The .finance domain is a generic top-level domain (gTLD) launched in 2014 and operated by Identity Digital. It targets financial services, advisors and fintech, and is open to anyone with no registration restrictions.
.finance at a glance
Source: IANA root zone database & registry data · methodology
Where to register a .finance domain
Prices are indicative and set by each registrar; renewal rates may differ from first-year promotions. Links may be sponsored. tldlist.us is an independent reference and not a registrar.
What does .finance mean?
The .finance extension names an entire industry in a single word. Money, banking, investing, lending, accounting, advice — all of it falls under finance, which makes the ending a tidy fit for any business that handles other people's money or helps them manage their own. It entered the root zone in 2014 through ICANN's new-gTLD round, the same wave that produced sector endings such as .insurance, .loans and .tax.
The registry behind it is Identity Digital, the operator formed by the Donuts–Afilias merger that runs a wide catalogue of these descriptive strings. One point is worth stating plainly because it is widely misunderstood: .finance is not a regulated or credentialed extension. It carries the weight of the word, but the registry does not vet who buys it — a detail that matters for how much trust the TLD alone can carry (more on that below).
Who uses .finance?
The intended audience is anyone in or adjacent to the money business. Independent financial advisors and planners use yourname.finance to state their specialism before a prospect even clicks. Fintech startups — payments, budgeting apps, lending platforms, neobanks in waiting — like it as a sharp, on-topic brand when the .com is gone. Accountants, brokers and wealth-management firms use it for a main site or a focused sub-brand, and personal-finance publishers (blogs, comparison sites, education projects) adopt it because the URL signals the niche to both readers and search.
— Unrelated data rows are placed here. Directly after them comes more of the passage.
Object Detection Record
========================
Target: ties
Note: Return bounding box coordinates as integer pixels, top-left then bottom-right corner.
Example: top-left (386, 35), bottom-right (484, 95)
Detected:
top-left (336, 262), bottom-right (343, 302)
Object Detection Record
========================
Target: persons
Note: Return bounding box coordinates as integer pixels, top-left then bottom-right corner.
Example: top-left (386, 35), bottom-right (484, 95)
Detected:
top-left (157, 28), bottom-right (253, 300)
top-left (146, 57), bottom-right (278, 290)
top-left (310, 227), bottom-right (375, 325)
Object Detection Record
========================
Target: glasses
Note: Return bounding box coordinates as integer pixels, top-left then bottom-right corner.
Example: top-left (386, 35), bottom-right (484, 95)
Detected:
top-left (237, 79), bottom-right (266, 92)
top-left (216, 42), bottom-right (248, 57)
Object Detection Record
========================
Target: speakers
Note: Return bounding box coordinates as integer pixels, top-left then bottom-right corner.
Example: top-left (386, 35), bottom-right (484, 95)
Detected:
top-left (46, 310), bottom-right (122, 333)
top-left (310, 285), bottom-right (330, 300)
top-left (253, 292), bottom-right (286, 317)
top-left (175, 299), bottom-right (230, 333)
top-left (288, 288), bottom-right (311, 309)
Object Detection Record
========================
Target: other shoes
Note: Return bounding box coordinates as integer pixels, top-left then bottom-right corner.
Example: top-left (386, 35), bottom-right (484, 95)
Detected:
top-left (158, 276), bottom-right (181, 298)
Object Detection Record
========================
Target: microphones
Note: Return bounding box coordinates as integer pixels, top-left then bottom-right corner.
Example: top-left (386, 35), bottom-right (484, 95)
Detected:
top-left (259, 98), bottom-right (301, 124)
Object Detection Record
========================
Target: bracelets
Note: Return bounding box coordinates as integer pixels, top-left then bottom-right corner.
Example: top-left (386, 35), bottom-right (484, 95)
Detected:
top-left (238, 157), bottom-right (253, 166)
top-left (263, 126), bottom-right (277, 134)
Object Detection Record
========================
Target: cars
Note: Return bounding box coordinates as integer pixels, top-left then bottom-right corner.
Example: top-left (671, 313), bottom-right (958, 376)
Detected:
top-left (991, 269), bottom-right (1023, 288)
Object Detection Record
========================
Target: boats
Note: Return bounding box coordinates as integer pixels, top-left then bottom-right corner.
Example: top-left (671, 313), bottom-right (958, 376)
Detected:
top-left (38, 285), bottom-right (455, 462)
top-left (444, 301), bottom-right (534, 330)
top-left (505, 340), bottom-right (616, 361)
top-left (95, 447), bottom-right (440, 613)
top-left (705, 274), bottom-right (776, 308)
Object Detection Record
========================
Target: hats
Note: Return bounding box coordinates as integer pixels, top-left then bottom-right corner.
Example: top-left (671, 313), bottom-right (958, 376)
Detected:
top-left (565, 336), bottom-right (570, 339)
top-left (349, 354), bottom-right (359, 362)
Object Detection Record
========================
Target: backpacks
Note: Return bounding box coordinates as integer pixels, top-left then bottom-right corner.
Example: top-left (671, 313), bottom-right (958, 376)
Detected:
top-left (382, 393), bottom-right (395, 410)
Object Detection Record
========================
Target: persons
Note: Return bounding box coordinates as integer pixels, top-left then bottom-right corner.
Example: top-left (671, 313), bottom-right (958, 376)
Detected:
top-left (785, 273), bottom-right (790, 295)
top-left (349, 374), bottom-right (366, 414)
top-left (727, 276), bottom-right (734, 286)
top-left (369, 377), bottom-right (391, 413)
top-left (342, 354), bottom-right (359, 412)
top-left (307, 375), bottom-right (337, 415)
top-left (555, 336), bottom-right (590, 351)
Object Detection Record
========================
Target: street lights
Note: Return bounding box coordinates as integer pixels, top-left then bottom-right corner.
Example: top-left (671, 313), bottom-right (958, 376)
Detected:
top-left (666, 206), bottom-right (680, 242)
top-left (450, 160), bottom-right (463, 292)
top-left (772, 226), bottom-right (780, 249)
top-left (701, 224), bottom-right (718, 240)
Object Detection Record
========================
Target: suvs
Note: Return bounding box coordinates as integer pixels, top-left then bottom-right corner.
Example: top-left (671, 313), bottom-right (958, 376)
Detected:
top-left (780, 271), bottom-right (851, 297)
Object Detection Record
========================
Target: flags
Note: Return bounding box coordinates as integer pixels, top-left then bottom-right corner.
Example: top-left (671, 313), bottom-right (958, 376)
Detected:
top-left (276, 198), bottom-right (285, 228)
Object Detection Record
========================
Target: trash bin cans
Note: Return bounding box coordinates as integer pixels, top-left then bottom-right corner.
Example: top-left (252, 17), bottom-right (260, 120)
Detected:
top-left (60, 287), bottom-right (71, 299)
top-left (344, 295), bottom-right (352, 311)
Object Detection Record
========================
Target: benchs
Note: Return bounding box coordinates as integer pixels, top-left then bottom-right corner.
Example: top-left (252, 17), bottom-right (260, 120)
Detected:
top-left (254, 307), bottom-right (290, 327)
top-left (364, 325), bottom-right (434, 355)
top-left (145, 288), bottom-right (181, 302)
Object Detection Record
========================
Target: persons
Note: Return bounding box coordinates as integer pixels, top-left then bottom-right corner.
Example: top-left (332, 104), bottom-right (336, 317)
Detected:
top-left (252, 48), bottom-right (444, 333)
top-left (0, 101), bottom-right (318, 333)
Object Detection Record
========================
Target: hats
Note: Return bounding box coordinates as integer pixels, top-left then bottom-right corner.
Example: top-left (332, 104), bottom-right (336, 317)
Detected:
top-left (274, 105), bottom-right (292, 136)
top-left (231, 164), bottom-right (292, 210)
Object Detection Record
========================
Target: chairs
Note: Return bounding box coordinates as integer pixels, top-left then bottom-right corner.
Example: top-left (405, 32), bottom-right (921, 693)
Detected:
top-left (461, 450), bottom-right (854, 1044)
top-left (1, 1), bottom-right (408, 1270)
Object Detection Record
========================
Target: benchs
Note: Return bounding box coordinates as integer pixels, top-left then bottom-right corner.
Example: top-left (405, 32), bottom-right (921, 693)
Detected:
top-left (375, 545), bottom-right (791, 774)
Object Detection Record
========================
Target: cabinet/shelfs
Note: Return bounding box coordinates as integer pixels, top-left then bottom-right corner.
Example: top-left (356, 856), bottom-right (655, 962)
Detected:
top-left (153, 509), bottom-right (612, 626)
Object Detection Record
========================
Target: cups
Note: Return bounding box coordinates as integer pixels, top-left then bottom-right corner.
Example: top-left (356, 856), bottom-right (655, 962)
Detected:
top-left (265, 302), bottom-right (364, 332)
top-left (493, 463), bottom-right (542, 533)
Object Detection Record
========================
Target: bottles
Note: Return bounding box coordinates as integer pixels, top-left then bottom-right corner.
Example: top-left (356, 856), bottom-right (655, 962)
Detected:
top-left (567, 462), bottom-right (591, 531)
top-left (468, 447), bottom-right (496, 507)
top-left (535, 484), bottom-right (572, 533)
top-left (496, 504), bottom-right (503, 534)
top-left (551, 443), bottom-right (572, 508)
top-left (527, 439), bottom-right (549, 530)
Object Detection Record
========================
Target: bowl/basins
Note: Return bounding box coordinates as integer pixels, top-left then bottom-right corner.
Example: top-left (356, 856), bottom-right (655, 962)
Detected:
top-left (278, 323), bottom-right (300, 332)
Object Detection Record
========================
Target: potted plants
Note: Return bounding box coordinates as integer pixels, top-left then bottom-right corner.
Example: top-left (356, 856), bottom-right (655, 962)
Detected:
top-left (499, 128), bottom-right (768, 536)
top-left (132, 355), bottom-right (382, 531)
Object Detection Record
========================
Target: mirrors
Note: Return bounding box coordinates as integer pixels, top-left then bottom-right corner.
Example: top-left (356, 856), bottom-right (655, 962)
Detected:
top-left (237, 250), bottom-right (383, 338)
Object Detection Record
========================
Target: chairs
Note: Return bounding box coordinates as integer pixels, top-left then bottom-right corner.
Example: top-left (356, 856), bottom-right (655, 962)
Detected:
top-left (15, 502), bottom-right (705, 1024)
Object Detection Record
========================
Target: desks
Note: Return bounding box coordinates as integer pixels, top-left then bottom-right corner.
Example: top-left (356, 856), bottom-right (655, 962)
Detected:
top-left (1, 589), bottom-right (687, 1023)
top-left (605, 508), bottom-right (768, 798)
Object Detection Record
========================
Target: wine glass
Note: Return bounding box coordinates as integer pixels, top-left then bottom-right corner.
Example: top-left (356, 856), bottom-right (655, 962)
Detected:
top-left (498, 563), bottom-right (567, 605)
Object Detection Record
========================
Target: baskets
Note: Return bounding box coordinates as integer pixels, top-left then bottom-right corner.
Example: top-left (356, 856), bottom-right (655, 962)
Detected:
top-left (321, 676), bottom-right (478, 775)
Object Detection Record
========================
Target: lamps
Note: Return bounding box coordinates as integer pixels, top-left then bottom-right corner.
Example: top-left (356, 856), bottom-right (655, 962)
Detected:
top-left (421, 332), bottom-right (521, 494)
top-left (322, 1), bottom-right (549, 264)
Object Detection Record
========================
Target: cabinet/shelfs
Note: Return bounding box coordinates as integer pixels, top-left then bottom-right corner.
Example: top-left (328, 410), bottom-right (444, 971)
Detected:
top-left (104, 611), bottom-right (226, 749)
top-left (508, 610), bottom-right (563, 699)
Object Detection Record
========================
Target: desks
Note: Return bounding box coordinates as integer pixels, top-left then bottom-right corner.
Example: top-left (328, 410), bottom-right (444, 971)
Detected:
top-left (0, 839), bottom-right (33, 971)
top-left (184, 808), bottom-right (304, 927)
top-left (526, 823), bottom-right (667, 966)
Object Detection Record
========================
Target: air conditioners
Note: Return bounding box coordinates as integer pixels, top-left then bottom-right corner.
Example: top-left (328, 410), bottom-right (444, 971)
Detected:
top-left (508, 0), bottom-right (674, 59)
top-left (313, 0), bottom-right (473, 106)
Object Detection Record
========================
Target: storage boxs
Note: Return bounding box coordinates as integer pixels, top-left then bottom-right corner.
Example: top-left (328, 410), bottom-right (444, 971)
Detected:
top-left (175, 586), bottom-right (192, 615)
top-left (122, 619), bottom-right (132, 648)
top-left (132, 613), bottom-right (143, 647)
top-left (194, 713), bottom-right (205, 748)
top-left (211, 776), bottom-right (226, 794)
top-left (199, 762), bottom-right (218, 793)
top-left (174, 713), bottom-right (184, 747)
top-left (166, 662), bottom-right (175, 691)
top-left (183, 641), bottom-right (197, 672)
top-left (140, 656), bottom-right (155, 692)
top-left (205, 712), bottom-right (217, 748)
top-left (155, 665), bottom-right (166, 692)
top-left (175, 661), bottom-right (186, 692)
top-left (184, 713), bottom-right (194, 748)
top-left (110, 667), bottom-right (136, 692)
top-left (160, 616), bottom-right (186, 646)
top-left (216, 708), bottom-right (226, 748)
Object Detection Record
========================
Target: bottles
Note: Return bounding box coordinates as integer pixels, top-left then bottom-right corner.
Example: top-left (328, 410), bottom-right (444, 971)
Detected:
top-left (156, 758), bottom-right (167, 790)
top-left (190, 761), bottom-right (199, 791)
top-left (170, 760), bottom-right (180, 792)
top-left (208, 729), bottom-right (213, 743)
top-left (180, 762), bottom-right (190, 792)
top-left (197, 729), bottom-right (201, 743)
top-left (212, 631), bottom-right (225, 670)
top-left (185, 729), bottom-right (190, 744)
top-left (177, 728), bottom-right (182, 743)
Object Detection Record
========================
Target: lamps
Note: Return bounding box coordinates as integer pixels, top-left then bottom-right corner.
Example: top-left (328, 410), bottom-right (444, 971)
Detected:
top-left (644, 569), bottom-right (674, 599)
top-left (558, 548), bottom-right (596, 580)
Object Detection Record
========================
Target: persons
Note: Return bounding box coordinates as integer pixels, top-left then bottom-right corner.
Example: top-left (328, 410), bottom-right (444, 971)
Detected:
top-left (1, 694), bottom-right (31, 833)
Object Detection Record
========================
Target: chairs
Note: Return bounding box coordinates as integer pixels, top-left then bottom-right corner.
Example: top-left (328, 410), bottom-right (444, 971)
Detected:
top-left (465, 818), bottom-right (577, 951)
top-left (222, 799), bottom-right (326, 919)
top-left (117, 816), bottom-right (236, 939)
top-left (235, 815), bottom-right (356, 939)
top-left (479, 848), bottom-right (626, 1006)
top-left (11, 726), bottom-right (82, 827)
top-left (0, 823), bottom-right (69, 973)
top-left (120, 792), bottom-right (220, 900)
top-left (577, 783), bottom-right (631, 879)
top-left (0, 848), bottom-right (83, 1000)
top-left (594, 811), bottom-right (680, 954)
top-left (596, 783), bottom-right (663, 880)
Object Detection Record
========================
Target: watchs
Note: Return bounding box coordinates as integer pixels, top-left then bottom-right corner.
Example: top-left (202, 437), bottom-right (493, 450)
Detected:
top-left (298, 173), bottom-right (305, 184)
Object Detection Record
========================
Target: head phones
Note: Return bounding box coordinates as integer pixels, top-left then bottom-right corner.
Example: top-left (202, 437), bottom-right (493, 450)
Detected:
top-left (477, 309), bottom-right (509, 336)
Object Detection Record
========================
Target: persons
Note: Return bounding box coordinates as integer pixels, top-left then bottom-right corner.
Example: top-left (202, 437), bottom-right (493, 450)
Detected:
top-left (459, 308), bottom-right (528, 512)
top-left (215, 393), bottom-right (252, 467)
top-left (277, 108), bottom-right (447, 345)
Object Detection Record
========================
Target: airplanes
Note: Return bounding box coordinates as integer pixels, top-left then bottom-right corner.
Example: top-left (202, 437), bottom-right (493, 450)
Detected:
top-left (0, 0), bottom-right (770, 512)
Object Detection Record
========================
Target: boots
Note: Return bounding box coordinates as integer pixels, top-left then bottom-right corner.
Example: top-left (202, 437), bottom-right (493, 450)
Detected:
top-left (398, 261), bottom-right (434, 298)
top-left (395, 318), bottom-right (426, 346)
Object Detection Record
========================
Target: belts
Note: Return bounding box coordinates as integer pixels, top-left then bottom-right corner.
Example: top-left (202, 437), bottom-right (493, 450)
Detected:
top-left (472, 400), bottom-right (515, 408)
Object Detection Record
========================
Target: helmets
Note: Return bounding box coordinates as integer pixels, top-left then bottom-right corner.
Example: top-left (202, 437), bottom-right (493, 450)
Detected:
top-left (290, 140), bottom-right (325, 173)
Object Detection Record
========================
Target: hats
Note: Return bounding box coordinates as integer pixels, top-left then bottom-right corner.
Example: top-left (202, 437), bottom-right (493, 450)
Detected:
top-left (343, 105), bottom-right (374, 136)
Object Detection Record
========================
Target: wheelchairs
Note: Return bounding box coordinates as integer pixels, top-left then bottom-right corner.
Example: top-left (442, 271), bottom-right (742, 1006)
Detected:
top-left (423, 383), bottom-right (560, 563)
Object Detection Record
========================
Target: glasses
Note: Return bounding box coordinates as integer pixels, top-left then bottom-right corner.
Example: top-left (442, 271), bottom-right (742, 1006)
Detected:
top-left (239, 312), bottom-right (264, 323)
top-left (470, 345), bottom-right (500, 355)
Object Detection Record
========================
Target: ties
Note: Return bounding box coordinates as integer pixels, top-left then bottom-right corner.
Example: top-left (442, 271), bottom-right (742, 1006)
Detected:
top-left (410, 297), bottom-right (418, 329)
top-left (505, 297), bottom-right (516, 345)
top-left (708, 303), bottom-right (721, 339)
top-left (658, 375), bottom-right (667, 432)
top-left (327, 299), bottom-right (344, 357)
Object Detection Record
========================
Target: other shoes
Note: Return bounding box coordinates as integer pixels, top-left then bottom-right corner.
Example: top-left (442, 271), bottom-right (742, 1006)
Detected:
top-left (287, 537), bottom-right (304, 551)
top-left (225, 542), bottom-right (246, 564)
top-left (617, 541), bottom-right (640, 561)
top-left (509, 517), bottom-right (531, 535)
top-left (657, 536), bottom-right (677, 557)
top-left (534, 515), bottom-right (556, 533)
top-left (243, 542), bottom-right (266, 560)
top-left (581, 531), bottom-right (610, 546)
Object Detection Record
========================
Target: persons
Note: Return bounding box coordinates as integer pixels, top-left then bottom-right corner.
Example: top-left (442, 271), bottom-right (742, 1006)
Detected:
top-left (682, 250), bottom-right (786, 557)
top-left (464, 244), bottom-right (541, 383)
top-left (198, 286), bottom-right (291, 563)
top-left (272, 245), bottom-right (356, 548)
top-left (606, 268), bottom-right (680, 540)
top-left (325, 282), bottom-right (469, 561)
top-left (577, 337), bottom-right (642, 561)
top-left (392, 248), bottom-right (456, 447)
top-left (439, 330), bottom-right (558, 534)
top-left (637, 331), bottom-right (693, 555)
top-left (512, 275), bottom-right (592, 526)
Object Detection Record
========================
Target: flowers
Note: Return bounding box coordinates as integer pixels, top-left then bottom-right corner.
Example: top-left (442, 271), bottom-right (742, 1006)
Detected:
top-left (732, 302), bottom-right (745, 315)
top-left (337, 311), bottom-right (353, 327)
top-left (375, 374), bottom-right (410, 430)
In short, the extension does a piece of your positioning for free: a visitor reading .finance already knows the topic, which is exactly the appeal for a sector where clarity and seriousness count.
.finance registration rules and requirements
This is the part people get wrong, so it is worth being clear: .finance is a fully open gTLD with no special requirements. You do not need a financial licence, regulatory registration, professional qualification or any verification to buy one. There is no local-presence rule and no documentation step. Registration is first-come, first-served and available worldwide, governed only by the standard ICANN contact-information policy that applies to every generic TLD. Because anyone can register it, the extension itself is not proof of legitimacy — credibility still has to come from your actual licensing, disclosures and content.
How much does a .finance cost?
Expect about $35 per year for a standard .finance name — one of the pricier descriptive gTLDs, reflecting the commercial value of the sector it represents. Discounted first-year deals appear, but the figure that matters over the life of the domain is the renewal, so confirm it before buying. Short, generic or obviously valuable names are commonly classified as registry premiums and can cost many times the base price to register and to renew.
| Registrar | Typical .finance price (per year) |
|---|---|
| Cloudflare Registrar | At wholesale cost (~$33) |
| Porkbun | ~$35/yr |
| Namecheap | ~$35–45/yr (promo first year may be lower) |
| Premium / one-word names | $100s to $10,000s |
Is .finance good for SEO?
It is SEO-neutral, as every generic TLD is. Google and Bing do not reward a domain for ending in "finance", so a .finance page ranks on its content and authority just like a .com. What helps is topical relevance and trust signals — in a money-related niche, search engines lean hard on demonstrated expertise and credible sourcing, so a matching name plus genuinely authoritative content is the real lever, not the extension. Our TLD comparison guide explains how to weigh relevance against familiarity.
.finance vs alternatives
The default rival is a brandable .com, which still carries the most consumer trust but is rarely free for a one-word finance name and says nothing about your sector. Among the new endings, a fintech product might consider a tech-leaning .io or a broad .digital, neither of which announces the industry the way .finance does. There are also narrower money TLDs (.loans, .tax, .insurance) for sub-specialisms. Choose .finance when you want one word to place you squarely in the sector — while remembering that the credibility has to be earned in the content, since the TLD is open to all.
.finance pros and cons
Pros
- Instantly communicates the sector — one word does your positioning.
- Strong availability for clear names while the .com is long gone.
- Run by Identity Digital, a large registry with broad registrar support.
- Reads as serious and on-topic for advisors, fintech and publishers.
Cons
- At ~$35/yr it is among the costlier gTLDs and well above a .com.
- Open and unverified, so the TLD itself proves no legitimacy.
- Many consumers still default to .com for financial trust.
- Sought-after generic names are priced as expensive premiums.
Example .finance websites
- yourname.finance — an independent advisor or planner signalling their specialism in the URL.
- app.finance — a fintech product or budgeting app whose matching .com was unavailable.
- smart.finance — a personal-finance blog or comparison site targeting the niche.